In conclusion, in the present invention, the amount of Si embrittlement of the weld to improve the break elongation of the spot weld of the PC steel bar is 1.0-2.0 wt% or 1.6- Adjust from 0.8wt% to 1.5wt% at 2.0wt%, and maintain P + S below 0.04wt% to improve spot weldability and break elongation at break. In addition, when Ti, B, and Al are added, the crystal grains of the weld are fine, and fine carbon and nitride are effectively precipitated to suppress cracking of the spot weld. It was clearly confirmed that extremely superior PC steel rods could be manufactured.

On the other hand, in the case of carrying out the warm-weaving during tempering in order to further reduce the high temperature relactation loss as in the conventional known art (Japanese Patent Publication No. 3-31841) mentioned above, the material of the present invention is used in the examples. As can be predicted, PC bars with extremely high elongation at break including spot welds with lower high temperature relaxation loss can be obtained.

As described above, the steel of the present invention is a process of tensioning to produce a PHC pile with much improved elongation at break of the spot weld, while maintaining the relamination characteristics at high temperatures as compared with conventional steels. In addition, there is an advantage that there is little possibility of being broken from the bending external force applied to the pile, etc., and the present invention is 7.6 to 8.3%, which is about 2.3 to 2.5 times superior to 3.3% of the elongation at break of the conventional material (Sample-18). There is an advantage that can produce a PC steel bar having a ductility of the spot welds.

1 is a schematic structural diagram of a reinforcing bar for manufacturing a high strength prestressed concrete pile,

(A) is a side view,

(B) is front view.

Figure 2 is a graph showing the change in high temperature relaxation loss according to the Si content of the PC steel bar not added Ti, B, Al.
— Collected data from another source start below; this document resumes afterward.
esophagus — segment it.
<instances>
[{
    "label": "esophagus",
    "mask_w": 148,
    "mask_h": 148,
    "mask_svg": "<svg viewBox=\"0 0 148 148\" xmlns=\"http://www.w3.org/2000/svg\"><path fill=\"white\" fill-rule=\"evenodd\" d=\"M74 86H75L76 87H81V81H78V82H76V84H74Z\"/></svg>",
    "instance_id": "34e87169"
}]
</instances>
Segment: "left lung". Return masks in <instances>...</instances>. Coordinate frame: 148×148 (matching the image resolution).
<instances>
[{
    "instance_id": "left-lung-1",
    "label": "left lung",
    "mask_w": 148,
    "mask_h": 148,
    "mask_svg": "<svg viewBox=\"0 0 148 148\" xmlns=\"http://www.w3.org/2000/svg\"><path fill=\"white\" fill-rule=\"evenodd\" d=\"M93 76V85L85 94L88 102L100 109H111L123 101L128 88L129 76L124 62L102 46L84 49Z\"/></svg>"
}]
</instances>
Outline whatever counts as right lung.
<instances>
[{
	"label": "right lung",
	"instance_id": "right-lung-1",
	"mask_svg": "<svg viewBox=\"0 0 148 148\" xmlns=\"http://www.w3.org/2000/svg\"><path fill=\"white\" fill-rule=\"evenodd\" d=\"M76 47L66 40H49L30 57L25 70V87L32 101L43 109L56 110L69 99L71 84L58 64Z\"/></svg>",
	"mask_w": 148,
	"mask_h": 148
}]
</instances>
Figure 3 is a graph showing the difference in elongation at break including spot welds according to the Si content for the present invention material containing Ti, B, Al and a comparative material not containing.

((Explanation of symbols for main parts of drawing))

1. PC rod 2. Spiral root

3. Spot weld

Claims (4)

C 0.25-0.40wt%, Si 0.8-1.5wt%, Mn 0.60-2.0wt%, P + S 0.040wt% or less, Ti 0.01-0.05wt%, B 0.0005-0.0050wt%, Al 0.010-0.050wt% The steel rod for prestressed concrete having excellent high temperature relamination characteristics, characterized in that the residual portion is made of iron and unavoidable impurities, and the elongation at break including spot welds is 5% or more. The steel bar for prestressed concrete having excellent high temperature relamination characteristics according to claim 1, wherein the steel bar has a tensile strength of 1420 MPa or more. C 0.25 ~ 0.40wt%, Si 0.8 ~ 1.5wt%, Mn 0.60 ~ 2.0wt%, P + S 0.040wt% or less, Ti 0.01 ~ 0.05wt%, B 0.0005 ~ 0.0050wt%, Al 0.010 ~ 0.050wt%, A steel bar for prestressed concrete having excellent high temperature relaxing properties, containing Cr 0.02 to 0.30wt%, the remainder being made of iron and unavoidable impurities, and having an elongation at break of not less than 5% including spot welds. 4. The steel bar for prestressed concrete having excellent high temperature relamination characteristics according to claim 3, wherein the steel bar has a tensile strength of 1420 MPa or more.